WHAT TO WORK ON: Extract verbatim the rows from the line containing "From the picture shown, from among the items" up to and including the line containing "Answer: pixel 878".

MATERIAL PROVIDED:
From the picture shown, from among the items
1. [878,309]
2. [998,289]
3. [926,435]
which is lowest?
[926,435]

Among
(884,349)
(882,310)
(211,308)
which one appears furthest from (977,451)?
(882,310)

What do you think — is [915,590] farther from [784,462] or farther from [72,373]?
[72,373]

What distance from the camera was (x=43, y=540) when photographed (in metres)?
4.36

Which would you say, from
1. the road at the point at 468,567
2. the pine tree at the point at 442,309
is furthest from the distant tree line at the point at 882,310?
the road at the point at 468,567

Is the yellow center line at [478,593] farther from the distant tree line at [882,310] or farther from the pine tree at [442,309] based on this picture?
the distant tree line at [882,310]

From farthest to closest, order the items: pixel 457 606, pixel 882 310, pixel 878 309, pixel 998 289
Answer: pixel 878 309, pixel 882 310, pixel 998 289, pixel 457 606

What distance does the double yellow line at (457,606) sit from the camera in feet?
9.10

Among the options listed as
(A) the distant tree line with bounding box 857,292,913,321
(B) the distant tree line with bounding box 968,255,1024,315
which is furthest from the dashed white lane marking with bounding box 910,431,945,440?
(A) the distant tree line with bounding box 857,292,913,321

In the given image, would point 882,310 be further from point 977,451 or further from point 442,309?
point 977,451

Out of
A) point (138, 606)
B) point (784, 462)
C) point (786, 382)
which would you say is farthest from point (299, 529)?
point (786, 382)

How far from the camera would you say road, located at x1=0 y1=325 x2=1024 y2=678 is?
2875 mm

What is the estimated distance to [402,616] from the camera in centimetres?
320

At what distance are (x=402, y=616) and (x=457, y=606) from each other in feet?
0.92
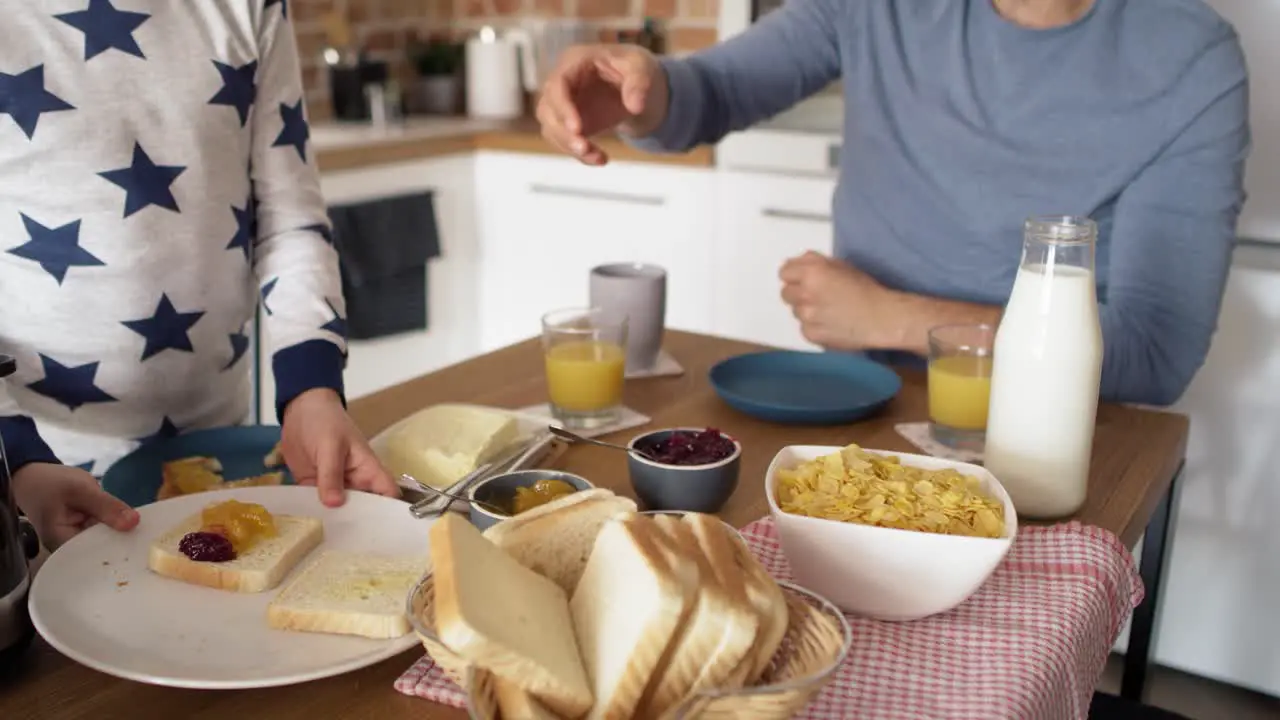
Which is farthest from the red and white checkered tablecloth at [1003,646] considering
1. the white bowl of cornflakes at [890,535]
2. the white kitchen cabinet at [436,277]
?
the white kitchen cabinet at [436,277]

---

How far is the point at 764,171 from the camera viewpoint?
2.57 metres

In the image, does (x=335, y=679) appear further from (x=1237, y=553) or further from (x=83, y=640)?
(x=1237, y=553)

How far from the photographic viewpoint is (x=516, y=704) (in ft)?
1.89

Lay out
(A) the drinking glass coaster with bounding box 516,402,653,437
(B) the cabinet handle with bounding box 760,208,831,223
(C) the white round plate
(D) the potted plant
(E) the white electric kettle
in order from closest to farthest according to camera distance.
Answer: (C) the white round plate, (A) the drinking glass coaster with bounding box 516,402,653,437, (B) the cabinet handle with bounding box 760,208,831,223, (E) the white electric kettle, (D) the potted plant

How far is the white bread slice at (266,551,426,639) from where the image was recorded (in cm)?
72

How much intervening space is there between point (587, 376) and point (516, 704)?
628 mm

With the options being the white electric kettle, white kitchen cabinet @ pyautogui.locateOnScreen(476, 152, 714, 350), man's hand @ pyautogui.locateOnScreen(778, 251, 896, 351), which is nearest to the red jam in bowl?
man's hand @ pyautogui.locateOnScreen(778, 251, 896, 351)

TASK ANSWER:
From the picture shown, from among the items
1. [878,309]
2. [998,289]
3. [926,435]
which is lowest?
[926,435]

Among
(884,349)
(882,310)
(211,308)
which one appears furthest from (977,451)?
(882,310)

What do you think — is [915,590] farther from [784,462] or farther from [72,373]?
[72,373]

What distance from the camera was (x=43, y=540) when photographed (in metres)?
4.36

Which would you say, from
1. the road at the point at 468,567
2. the pine tree at the point at 442,309
is furthest from the distant tree line at the point at 882,310?
the road at the point at 468,567

Is the yellow center line at [478,593] farther from the distant tree line at [882,310] or farther from the pine tree at [442,309] based on this picture?
the distant tree line at [882,310]

From farthest to closest, order the items: pixel 457 606, pixel 882 310, pixel 878 309, pixel 998 289
Answer: pixel 878 309, pixel 882 310, pixel 998 289, pixel 457 606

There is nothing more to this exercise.